### Work order 1:
Using the abaloparatide report, decide whether each statement agrees with it: (a) The study was presented at a meeting in Orlando, Florida. (b) At the 1/3 radius, abaloparatide and placebo differed significantly. (c) The drop in wrist fracture risk with abaloparatide compared with teriparatide was statistically significant. Answer yes or no for each, and quote the words from the report that decide it.
### Work order 2:
Answer these questions from the abaloparatide report:
(a) How many women were in the total cohort enrolled in the ACTIVE trial?
(b) What was the mean percent change in BMD at the ultradistal radius with abaloparatide?
(c) How many women in the placebo arm reported wrist fractures?
(Text shown)
Abaloparatide increases forearm BMD and lowers wrist fracture risk

Pearl Toh
20 Apr 2017
Abaloparatide increases forearm BMD and lowers wrist fracture risk

Abaloparatide increases bone mineral density (BMD) at the ultradistal radius along with lower risk of wrist fracture compared with placebo and teriparatide in postmenopausal women with osteoporosis, according to a study presented at The Endocrine Society Annual Meeting (ENDO 2017) in Orlando, Florida, US.

The analysis was on a subset of 982 postmenopausal women from a total cohort of 2,463 women enrolled in the global, double-blind, phase III ACTIVE* trial who were randomized to subcutaneous abaloparatide 80 µg (n=321), open-label teriparatide 20 µg daily (n=327), or placebo (n=334) for 18 months. [ENDO 2017, abstract LB SUN 46]   

At the ultradistal radius, an anatomical site considered relevant to wrist fractures, BMD significantly increased from baseline with abaloparatide (mean percent change, +1.0 percent) compared with a decrease with placebo (-1.2 percent; p<0.0001) and with teriparatide (-0.5 percent; p<0.001) after 18 months.  

Measurements at the 1/3 radius, which is constituted of a substantial proportion of cortical bone, showed an overall BMD decrease from baseline in all three arms (-1.0 percent, -2.3 percent, and -0.6 percent, respectively for abaloparatide, teriparatide, and placebo). Although the difference between the abaloparatide and the placebo arms was not significant (p=0.19), the decrease was significantly greater in the teriparatide arm when compared with abaloparatide (p<0.001) and with placebo (p<0.0001).             

Compared with the abaloparatide arm (seven women [1.0 percent by Kaplan-Meier estimate]), there were more women who reported wrist fractures in both the teriparatide (17 [2.3 percent]) and the placebo arms (15 [2.2 percent]). This translates to a lower wrist fracture risk in the abaloparatide group compared with the teriparatide group (hazard ratio, 0.43; p=0.052), although the reduction was not statistically significant.
(End Text shown)
(Extracted data)
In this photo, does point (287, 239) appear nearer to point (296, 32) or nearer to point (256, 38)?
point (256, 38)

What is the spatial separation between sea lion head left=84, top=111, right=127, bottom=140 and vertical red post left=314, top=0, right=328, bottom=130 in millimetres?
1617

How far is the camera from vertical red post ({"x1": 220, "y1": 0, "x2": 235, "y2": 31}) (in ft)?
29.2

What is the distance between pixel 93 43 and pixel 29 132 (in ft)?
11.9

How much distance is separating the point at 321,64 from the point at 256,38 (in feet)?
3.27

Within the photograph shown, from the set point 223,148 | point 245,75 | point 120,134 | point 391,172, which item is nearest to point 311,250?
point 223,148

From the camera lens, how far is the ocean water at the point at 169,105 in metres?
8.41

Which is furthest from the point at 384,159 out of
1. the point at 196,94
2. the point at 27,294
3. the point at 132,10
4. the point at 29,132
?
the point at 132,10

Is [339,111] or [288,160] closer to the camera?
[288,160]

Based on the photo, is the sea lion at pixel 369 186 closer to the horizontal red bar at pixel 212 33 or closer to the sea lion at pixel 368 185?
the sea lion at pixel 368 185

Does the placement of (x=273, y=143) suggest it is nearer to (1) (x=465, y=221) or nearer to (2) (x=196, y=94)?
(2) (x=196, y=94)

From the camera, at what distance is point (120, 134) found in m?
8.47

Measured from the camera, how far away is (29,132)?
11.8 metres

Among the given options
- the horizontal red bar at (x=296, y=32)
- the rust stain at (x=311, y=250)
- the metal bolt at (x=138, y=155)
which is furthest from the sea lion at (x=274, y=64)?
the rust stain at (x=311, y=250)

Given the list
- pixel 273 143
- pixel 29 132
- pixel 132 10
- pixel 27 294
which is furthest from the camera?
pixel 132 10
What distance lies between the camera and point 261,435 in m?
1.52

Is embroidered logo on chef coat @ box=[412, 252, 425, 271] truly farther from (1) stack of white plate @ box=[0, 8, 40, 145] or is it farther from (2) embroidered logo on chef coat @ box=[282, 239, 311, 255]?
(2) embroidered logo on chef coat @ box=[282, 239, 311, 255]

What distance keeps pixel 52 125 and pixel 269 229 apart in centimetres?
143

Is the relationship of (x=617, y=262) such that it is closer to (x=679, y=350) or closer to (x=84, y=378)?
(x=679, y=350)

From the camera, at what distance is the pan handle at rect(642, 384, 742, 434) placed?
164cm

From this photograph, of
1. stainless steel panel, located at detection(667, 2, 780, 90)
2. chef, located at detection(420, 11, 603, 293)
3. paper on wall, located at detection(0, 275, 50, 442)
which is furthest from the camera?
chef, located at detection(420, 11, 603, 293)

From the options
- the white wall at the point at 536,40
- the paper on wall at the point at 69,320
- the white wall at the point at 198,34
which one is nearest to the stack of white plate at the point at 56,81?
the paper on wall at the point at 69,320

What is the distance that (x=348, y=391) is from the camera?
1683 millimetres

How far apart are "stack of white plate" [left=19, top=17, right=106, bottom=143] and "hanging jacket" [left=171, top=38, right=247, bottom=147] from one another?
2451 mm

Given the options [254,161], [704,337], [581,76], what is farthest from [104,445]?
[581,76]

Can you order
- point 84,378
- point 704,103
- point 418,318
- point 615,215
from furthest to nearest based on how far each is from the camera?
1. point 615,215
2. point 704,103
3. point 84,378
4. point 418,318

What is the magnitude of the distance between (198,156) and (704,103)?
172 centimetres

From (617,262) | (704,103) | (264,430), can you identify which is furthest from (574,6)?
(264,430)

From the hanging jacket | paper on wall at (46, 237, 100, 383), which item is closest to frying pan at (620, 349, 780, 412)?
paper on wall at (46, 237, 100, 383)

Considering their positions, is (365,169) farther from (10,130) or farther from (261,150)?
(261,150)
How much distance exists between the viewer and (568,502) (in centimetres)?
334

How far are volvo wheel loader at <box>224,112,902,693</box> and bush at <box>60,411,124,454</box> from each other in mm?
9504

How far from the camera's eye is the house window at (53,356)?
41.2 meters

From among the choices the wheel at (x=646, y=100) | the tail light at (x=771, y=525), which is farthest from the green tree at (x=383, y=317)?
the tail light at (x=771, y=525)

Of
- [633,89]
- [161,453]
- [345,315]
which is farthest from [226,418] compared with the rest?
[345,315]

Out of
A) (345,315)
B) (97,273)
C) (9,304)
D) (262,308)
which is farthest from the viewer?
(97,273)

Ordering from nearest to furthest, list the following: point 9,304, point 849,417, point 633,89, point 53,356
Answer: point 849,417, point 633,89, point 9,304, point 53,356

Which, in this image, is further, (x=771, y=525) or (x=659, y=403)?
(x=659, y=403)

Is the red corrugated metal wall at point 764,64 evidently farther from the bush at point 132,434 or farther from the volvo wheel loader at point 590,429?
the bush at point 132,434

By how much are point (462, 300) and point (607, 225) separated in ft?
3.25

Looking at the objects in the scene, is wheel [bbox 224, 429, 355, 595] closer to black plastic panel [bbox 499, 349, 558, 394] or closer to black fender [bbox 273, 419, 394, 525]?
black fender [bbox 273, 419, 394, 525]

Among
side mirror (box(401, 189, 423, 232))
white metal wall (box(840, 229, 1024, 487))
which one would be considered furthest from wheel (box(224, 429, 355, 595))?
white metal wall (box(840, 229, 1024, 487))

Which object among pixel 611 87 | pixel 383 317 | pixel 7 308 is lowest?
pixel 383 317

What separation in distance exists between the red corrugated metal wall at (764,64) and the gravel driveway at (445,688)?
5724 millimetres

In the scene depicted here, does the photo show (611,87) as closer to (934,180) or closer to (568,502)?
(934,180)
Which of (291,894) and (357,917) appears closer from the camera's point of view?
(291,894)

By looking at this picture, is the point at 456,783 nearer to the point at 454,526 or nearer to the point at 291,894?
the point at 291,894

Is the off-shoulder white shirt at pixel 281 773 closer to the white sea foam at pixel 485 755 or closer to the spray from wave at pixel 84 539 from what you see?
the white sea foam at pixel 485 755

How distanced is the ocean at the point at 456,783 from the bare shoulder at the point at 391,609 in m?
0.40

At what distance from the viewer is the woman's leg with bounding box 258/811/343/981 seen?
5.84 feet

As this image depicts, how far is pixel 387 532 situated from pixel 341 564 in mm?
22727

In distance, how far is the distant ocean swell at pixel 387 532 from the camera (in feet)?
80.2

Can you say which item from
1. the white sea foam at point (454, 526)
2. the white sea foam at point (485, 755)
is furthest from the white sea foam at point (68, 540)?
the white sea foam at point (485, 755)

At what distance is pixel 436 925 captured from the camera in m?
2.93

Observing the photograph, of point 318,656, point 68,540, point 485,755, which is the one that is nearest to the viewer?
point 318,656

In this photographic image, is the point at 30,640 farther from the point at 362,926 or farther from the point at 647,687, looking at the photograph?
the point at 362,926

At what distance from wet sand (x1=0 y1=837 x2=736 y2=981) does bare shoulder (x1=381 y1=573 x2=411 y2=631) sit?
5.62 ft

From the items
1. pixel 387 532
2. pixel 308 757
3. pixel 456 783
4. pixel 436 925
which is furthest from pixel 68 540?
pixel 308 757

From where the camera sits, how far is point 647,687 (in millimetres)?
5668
(End Extracted data)
### Task solution 1:
(a) Yes: "presented at The Endocrine Society Annual Meeting (ENDO 2017) in Orlando, Florida, US"
(b) No: "the difference between the abaloparatide and the placebo arms was not significant (p=0.19)"
(c) No: "although the reduction was not statistically significant"

### Task solution 2:
(a) 2,463
(b) +1.0 percent
(c) 15